_Directions for this task_
Copy out the rows below word for word, from the line containing "Give a furthest-to-closest ordering of" through the end of the rows.

_Input rows_
"""

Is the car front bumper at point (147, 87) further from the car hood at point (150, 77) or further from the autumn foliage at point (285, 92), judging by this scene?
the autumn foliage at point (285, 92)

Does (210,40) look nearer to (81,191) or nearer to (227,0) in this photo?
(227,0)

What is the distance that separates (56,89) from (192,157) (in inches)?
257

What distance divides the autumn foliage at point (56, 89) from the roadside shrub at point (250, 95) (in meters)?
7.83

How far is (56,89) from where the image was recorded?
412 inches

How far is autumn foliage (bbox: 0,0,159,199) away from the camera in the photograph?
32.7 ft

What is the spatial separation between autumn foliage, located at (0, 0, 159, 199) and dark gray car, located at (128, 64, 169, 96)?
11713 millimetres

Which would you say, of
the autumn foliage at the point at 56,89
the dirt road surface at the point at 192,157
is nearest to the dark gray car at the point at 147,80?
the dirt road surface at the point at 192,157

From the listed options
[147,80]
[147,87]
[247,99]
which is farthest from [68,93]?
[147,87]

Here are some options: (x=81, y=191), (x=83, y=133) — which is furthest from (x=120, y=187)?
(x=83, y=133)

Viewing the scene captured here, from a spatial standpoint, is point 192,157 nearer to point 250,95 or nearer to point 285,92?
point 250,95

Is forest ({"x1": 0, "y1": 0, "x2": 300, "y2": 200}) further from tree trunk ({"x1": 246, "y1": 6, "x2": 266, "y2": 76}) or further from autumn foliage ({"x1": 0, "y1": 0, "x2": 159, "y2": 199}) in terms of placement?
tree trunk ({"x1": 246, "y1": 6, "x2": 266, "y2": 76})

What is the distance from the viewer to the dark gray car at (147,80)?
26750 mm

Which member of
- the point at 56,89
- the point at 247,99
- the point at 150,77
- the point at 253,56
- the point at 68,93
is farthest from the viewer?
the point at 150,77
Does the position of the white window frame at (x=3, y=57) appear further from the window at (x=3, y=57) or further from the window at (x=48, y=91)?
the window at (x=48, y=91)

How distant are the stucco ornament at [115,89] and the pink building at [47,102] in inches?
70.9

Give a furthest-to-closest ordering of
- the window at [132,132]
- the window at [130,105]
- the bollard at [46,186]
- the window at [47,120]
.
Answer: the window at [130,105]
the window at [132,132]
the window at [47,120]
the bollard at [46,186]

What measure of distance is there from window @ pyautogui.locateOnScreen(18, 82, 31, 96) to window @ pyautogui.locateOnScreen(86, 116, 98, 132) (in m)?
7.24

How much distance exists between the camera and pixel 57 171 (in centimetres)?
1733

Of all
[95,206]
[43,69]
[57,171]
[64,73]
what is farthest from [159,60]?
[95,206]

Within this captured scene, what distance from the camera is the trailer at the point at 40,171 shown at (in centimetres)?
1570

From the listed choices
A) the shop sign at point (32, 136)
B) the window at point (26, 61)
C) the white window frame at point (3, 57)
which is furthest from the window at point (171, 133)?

"""

_Result of the exercise_
Give a furthest-to-closest ordering of
- the window at [132,132]
- the window at [130,105]
- the bollard at [46,186]
- the window at [47,120]
.
Answer: the window at [130,105]
the window at [132,132]
the window at [47,120]
the bollard at [46,186]

What measure of distance is there from window @ pyautogui.locateOnScreen(18, 82, 31, 96) to window @ pyautogui.locateOnScreen(86, 116, 98, 132) (in m)?
7.24

How much distance exists between the camera and pixel 57 171 (in centimetres)?
1733

Of all
[95,206]
[43,69]
[57,171]
[64,73]
what is farthest from [159,60]?
[95,206]

Within this captured scene, what distance from the camera is the trailer at the point at 40,171 shown at (in centimetres)?
1570

From the listed choices
A) the shop sign at point (32, 136)
B) the window at point (26, 61)
C) the white window frame at point (3, 57)
which is furthest from the window at point (171, 133)?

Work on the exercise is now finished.